Selain itu, dari total 141 jembatan timbang di seluruh Indonesia sampai dengan sekarang ini hanya 25 jembatan timbang yang dibuka. Dan itu pun tidak beroperasi 24 jam, tapi hanya 8 jam.
“Ini kan sama saja dengan bohong jika mau secara serius menerapkan Zero ODOL,” ujar Haryo yang juga Anggota Komisi VII DPR ini. Dengan kondisi seperti itu menunjukkan Kemenhub tidak memiliki sumber daya manusia yang cukup. “Kalau tidak memiliki personel yang cukup, tidak mungkin Zero ODOL bisa dilaksanakan. SDM saja nggak ada kok,” ucapnya. Selain jembatan timbang, yang perlu dibenahi lainnya adalah daya dukung jalan. Dia mengungkapkan daya dukung jalan atau muatan sumbu terberat (MST) kelas 1 di Indonesia hanya 10 ton.
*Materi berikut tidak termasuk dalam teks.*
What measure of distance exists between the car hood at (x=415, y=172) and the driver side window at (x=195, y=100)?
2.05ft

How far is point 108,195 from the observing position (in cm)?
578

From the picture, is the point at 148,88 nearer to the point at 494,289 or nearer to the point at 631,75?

Sementara, di negara lain seperti China sudah mencapai 100 ton, Jepang dan Eropa 75 ton. “Artinya, jalan-jalan yang ada sekarang harus dibongkar semua. Konstruksinya harus kuat,” katanya. Dosen Teknik Sipil Institut Teknologi Bandung (ITB) Sony S Wibowo mengatakan, kerusakan jalan yang terjadi tidak selalu disebabkan adanya beban berlebih yang melewatinya. Menurutnya, pengaruh beban berlebih pada jalan itu baru akan terasa dalam satu tahun ke depan. “Banyak orang mengatakan jalan rusak lalu berkilahnya itu karena beban, itu tidak benar. Kalau jalan itu dibangun dengan benar, pengaruh beban berlebih pada jalan itu baru terasa setahun kemudian. Jadi, tidak langsung rusak seperti yang sering terjadi selama ini,” ujarnya. Dia menuturkan ada beberapa aspek yang bisa menyebabkan masalah kerusakan jalan. Di antaranya karena kualitas pekerjaannya, kualitas materialnya dan juga karena beban. Tapi, kalau suatu jalan itu rusak karena beban biasanya terjadinya tidak segera.
“Jadi, misalnya jalan yang baru saja diperbaiki kemudian dalam waktu 2-3 bulan sudah rusak, itu hampir dipastikan bukan karena beban. Itu hampir dipastikan karena kualitas pekerjaan atau juga penggunaan material yang buruk atau dua-duanya. Sudah materialnya buruk, kualitas pekerjaannya juga jelek,” katanya.